__EXTRAIT CHOISI__:
Le déclin des marchés traditionnels.

Il ne s’agit pas de nier les transformations des marchés, mais d’en modérer l’influence : comme l’a montré l’historiographie anglo-saxonne, les transformations profondes dans la consommation aux Etats-Unis et en Angleterre, traversés par une révolution industrieuse, remontent au XVIIIe siècle : on assiste à la naissance de la société de consommation dans les pays anglo-saxons, les principaux marchés de vente des soieries lyonnaises, les ménages cherchant à améliorer leur cadre de vie et leur confort.

Avec retard et à un degré moindre, une partie de la France d’Ancien Régime se laisse modestement gagner par cette recherche du produit « transitoire » et du « superflu » 412 . Les toiles de coton, et notamment les calicots, rencontrent un vif succès auprès de la clientèle populaire. Souples, colorées, peu coûteuses, elles séduisent les Français dans cette première moitié du XIXe siècle. Fritz Perrégaux , propriétaire de la manufacture d’impression de Jallieu , place ses toiles imprimées à la fois auprès de commissionnaires lyonnais, mais également dans le Midi, sur les marchés privilégiés des négociants voironnais de toiles de chanvre 413 . La mécanisation des industries drapières et cotonnières dès la Restauration nuît à la compétitivité des toiles, plus coûteuses. Les Languedociens investissent à eux seuls, sous la Restauration, plus de deux millions de francs dans l’achat de machines pour mécaniser l’activité drapière 414 . Les Voironnais ne consentent pas au même effort !

La Foire de Beaucaire constitue jusqu’au milieu du XIXe siècle le grand rassemblement annuel des négociants de tous horizons. À Beaucaire, se concentrent des marchands de l’espace méditerranéen à la recherche de toiles, de fer, de cuirs ou de papiers 415 . Lors des meilleures années, comme 1788, ce sont près de deux cents barques chargées de marchandises qui affluent à Beaucaire dès le mois de juin. Au bord du Rhône, au pied du château féodal, les transactions s’effectuent à l’abri des tentes et des baraques, et dans les rues de la cité, sous la chaleur estivale du mois de juillet. Suisses, Piémontais, Génois, Napolitains, Catalans, Hollandais ou Allemands viennent y acheter des draps de Reims, Elbeuf, Sedan, des toiles de coton de Rouen, Cholet ou Laval afin d’approvisionner les marchés ibériques, italiens, levantins ou d’Europe centrale. Les négociants arrivent en ville et se réunissent dès le dix juillet pour traiter leurs affaires, alors qu’officiellement, la foire n’est ouverte que quelques jours plus tard, le 22 juillet, à la Sainte-Madeleine pendant une semaine. Les ventes de toiles se déroulent le plus souvent entre le 12 et le 15 juillet pendant cette phase de négociations informelles, puis dans les jours suivants se traitent les affaires concernant les matières premières dont les chanvres du Dauphiné 416 . Cette foire annuelle forme un débouché incontournable, car en quatre ou cinq jours, il s’y traite l’équivalent du cinquième du commerce annuel de Marseille. Il est vrai que selon certaines estimations optimistes, la foire de Beaucaire attire jusqu’à cent mille visiteurs par jour 417 .

__CONSIGNE__:
Pouvez-vous recopier sans rien changer le passage de l'extrait qui va de « Il ne s’agit » jusqu'à « et leur confort. » inclus ? Les lignes qui suivent n'interviennent en rien ici.

__LIGNES__:
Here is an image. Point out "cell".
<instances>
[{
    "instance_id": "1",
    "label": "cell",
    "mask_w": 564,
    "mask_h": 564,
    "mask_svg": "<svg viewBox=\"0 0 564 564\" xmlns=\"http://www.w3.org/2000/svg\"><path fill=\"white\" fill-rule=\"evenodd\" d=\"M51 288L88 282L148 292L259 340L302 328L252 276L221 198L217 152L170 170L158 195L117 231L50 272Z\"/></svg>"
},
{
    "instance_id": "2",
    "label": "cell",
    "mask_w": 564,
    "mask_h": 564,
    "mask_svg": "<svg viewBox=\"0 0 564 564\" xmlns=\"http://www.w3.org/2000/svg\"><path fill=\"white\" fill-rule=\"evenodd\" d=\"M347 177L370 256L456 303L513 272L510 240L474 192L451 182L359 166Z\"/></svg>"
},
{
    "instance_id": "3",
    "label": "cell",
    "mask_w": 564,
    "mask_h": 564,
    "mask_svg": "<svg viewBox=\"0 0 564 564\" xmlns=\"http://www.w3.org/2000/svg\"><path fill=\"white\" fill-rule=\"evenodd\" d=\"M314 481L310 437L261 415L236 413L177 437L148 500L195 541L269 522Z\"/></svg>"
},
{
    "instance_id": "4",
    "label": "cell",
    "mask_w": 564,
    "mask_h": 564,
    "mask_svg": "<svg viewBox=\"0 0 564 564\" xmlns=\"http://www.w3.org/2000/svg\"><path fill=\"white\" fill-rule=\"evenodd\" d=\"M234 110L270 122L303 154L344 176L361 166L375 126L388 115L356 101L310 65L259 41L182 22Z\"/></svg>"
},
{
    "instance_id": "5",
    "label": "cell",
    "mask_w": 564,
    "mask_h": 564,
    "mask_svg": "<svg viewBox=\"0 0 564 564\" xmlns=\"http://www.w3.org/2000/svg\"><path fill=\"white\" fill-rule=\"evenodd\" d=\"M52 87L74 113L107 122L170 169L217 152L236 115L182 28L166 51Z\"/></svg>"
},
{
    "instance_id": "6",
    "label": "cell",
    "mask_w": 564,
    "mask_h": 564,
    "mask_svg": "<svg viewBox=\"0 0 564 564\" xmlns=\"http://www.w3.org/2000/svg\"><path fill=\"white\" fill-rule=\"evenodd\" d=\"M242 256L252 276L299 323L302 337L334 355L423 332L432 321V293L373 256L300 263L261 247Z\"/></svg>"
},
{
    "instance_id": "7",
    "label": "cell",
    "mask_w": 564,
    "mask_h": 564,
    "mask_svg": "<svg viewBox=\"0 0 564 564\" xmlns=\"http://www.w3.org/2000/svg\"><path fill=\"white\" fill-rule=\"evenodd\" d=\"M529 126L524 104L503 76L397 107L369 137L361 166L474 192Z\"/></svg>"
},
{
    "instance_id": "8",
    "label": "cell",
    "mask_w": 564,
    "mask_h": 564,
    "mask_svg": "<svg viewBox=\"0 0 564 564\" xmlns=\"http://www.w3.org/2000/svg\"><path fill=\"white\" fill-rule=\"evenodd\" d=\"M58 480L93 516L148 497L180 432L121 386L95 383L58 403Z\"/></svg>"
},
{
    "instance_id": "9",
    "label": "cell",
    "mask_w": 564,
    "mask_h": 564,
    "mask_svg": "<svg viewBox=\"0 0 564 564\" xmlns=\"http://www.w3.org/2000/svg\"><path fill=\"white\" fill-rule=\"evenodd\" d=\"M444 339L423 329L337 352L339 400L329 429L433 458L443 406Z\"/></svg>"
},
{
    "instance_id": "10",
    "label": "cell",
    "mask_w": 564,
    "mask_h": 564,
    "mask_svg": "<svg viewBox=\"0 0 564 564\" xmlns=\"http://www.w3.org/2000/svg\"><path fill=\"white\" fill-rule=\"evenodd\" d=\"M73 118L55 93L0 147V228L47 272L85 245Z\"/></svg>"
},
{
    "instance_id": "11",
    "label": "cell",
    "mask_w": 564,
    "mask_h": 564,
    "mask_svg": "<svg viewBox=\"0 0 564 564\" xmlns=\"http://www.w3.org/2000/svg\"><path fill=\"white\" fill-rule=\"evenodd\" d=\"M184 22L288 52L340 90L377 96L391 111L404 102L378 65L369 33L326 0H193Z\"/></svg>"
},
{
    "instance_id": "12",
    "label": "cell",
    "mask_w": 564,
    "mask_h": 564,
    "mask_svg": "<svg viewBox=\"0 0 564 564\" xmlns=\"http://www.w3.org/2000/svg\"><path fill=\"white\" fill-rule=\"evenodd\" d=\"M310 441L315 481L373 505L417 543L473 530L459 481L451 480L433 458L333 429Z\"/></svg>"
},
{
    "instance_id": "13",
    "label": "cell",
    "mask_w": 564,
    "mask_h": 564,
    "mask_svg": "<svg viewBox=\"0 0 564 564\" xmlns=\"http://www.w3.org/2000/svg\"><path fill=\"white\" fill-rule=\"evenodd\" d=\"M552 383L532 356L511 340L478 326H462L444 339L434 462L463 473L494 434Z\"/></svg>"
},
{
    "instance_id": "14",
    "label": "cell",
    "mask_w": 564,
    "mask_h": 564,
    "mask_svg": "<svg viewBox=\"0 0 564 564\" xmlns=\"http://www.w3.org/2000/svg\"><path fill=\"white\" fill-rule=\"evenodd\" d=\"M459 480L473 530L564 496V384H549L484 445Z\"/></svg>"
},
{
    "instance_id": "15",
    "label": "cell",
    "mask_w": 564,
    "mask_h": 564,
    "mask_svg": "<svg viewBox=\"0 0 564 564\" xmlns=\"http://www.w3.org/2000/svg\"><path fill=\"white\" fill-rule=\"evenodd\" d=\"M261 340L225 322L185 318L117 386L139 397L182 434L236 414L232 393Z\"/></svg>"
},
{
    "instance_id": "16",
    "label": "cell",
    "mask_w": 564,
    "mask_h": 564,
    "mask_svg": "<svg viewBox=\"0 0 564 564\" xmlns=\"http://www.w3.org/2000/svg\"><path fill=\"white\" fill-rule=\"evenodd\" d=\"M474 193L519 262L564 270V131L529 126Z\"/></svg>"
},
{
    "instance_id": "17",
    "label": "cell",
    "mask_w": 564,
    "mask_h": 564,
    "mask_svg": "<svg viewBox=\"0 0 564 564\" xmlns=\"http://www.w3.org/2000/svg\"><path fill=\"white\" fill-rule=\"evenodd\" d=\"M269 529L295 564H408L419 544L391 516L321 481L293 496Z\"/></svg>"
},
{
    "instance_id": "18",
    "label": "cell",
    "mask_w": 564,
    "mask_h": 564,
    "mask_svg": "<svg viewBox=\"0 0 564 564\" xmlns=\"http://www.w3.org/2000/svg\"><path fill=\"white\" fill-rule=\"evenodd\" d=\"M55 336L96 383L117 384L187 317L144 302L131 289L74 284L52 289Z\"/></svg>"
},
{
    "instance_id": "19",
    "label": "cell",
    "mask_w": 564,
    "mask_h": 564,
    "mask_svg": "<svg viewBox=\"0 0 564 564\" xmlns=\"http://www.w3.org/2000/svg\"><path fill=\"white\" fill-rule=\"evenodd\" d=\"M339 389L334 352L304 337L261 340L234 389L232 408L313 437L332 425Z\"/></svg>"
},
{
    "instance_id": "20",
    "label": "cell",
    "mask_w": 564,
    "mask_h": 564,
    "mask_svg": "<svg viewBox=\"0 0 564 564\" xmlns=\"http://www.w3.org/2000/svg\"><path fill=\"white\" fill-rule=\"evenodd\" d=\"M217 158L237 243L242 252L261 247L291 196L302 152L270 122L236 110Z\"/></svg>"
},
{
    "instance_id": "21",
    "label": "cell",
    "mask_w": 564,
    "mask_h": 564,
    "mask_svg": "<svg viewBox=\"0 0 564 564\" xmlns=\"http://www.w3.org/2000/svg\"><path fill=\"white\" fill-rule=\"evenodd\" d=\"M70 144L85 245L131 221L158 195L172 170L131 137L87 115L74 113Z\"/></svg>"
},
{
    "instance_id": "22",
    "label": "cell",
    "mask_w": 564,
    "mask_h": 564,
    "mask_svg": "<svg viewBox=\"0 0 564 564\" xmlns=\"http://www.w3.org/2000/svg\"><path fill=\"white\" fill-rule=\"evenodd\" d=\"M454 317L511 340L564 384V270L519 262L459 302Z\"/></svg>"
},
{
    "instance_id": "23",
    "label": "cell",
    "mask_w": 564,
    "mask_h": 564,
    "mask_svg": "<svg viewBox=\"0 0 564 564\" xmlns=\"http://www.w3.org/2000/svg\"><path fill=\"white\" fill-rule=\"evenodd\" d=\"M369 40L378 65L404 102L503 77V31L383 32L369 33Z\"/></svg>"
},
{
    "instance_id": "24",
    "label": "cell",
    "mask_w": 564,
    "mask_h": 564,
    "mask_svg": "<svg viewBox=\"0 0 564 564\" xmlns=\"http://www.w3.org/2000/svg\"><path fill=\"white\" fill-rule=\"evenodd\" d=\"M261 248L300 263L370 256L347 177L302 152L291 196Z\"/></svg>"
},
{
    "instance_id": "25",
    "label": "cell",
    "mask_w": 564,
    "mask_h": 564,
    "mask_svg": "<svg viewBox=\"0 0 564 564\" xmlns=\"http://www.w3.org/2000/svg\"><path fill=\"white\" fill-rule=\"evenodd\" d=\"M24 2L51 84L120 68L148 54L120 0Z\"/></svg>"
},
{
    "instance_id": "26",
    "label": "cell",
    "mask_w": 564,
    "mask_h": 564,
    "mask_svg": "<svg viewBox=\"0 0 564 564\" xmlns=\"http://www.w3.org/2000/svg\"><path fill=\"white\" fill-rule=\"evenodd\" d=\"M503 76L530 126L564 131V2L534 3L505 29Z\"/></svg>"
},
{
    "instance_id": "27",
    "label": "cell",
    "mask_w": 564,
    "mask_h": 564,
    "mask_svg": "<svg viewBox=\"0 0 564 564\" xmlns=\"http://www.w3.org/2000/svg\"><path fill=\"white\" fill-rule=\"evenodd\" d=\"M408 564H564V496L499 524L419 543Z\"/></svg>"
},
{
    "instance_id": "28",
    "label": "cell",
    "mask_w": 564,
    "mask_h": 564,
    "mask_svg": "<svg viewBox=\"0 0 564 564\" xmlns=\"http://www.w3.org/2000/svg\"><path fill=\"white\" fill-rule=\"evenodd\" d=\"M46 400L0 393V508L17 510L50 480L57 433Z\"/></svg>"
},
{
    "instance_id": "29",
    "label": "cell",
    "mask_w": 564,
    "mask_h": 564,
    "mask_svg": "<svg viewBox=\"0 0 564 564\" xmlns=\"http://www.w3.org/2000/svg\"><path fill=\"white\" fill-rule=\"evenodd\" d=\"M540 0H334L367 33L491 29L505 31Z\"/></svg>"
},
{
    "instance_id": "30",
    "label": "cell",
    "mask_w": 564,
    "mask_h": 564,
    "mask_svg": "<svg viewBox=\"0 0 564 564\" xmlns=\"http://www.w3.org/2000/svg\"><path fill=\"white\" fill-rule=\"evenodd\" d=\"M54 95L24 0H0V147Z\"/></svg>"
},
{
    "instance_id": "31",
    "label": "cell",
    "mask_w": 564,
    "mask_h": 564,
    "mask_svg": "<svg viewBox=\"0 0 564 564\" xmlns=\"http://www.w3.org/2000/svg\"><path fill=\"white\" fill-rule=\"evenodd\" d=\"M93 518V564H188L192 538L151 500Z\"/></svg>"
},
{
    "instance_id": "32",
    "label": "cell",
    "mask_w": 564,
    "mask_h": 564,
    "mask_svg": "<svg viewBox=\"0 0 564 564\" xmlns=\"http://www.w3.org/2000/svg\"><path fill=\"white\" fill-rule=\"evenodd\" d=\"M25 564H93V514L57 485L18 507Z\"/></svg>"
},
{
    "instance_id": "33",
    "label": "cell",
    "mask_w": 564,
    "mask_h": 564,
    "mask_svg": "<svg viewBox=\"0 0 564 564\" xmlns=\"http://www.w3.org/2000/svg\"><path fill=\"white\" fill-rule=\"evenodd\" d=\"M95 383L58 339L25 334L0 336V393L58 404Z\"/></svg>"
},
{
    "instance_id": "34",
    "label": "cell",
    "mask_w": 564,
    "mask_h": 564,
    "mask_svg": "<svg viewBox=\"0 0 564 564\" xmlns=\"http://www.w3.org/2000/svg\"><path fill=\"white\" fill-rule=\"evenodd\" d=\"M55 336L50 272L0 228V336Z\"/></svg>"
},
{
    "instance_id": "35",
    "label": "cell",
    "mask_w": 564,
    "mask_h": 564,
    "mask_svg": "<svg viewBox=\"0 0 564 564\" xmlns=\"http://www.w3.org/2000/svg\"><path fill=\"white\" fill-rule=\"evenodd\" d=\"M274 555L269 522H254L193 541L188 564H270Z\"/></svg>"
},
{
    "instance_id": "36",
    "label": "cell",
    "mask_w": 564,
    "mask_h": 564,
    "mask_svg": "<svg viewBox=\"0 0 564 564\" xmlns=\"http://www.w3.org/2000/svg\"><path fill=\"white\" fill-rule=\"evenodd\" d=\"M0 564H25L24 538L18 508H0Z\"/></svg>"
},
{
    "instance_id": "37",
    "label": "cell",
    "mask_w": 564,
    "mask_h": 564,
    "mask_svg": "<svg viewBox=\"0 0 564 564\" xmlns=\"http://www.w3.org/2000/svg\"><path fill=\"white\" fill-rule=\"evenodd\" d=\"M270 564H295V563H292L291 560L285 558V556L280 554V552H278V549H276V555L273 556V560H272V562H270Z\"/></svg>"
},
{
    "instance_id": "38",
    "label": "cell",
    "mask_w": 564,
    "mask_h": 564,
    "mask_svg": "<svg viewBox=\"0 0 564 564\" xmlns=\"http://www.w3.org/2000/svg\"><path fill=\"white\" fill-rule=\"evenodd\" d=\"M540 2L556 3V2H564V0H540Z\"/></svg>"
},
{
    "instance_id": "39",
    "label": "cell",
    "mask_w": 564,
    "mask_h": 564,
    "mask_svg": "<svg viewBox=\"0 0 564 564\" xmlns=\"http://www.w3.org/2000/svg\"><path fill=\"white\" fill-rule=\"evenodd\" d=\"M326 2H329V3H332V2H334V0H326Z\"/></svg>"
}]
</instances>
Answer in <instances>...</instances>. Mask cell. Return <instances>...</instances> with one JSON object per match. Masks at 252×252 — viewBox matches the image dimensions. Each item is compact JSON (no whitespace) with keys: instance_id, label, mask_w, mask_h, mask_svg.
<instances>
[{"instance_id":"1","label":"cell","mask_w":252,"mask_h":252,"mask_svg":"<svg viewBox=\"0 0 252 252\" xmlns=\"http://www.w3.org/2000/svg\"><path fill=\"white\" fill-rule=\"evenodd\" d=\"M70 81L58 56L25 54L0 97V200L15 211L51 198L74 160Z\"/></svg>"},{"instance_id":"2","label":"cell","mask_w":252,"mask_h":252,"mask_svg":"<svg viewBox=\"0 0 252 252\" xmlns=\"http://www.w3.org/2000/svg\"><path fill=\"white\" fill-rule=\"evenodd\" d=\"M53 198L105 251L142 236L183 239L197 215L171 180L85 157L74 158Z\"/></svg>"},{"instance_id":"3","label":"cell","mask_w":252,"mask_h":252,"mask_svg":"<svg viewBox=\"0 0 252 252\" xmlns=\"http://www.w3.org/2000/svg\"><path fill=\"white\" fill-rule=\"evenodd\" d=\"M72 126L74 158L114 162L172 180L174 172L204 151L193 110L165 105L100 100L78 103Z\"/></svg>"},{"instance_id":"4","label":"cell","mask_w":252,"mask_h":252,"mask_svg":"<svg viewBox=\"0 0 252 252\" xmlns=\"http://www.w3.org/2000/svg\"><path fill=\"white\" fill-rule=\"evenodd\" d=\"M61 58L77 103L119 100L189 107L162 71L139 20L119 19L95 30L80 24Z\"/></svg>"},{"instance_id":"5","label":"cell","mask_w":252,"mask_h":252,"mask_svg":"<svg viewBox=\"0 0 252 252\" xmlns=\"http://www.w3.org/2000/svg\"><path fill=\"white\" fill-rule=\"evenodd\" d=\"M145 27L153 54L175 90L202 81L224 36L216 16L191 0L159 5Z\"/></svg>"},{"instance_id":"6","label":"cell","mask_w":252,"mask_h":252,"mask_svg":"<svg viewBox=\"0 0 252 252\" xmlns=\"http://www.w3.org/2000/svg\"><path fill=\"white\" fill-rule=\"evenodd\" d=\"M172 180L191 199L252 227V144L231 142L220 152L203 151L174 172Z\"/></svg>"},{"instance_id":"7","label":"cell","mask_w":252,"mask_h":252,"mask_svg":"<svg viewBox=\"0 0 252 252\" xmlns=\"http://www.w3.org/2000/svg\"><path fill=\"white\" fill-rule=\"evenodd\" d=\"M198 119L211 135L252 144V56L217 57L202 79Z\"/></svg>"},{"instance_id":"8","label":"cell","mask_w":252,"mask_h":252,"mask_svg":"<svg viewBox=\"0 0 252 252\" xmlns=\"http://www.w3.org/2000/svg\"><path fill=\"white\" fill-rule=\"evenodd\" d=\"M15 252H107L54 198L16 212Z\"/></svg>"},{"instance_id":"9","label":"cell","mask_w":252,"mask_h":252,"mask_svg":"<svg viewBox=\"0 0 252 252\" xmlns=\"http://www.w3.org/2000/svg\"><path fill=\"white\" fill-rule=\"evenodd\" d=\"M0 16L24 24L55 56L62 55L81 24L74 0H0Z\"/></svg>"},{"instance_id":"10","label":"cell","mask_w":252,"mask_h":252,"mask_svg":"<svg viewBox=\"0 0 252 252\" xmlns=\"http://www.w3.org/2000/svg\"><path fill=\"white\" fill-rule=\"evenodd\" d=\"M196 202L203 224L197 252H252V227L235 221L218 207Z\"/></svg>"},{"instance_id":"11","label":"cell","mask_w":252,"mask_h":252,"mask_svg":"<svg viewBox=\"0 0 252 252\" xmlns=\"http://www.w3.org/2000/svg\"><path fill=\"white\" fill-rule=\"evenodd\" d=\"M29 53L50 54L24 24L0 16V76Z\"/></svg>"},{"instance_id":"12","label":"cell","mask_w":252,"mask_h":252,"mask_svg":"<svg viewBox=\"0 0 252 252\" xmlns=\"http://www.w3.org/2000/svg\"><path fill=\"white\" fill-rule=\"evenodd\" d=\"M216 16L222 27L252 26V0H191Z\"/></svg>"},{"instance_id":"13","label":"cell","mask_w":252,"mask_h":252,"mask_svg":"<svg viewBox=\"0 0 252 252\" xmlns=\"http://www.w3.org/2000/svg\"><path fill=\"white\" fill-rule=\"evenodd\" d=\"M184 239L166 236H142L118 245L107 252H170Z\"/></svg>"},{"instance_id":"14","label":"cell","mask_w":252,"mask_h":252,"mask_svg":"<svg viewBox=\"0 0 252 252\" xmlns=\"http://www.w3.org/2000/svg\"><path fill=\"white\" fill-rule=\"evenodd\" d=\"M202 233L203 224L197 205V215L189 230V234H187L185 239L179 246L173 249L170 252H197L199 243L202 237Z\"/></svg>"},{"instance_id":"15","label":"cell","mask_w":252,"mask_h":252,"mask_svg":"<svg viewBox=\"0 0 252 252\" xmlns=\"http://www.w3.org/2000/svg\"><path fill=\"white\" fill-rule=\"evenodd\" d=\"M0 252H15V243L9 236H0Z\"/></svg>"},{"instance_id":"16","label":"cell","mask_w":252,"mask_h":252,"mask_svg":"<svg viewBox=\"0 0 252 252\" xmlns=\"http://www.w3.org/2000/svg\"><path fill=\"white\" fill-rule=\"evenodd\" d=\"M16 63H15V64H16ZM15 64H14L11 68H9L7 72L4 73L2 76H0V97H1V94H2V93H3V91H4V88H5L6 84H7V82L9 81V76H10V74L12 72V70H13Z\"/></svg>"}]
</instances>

__CORRIGÉ__:
Il ne s’agit pas de nier les transformations des marchés, mais d’en modérer l’influence : comme l’a montré l’historiographie anglo-saxonne, les transformations profondes dans la consommation aux Etats-Unis et en Angleterre, traversés par une révolution industrieuse, remontent au XVIIIe siècle : on assiste à la naissance de la société de consommation dans les pays anglo-saxons, les principaux marchés de vente des soieries lyonnaises, les ménages cherchant à améliorer leur cadre de vie et leur confort.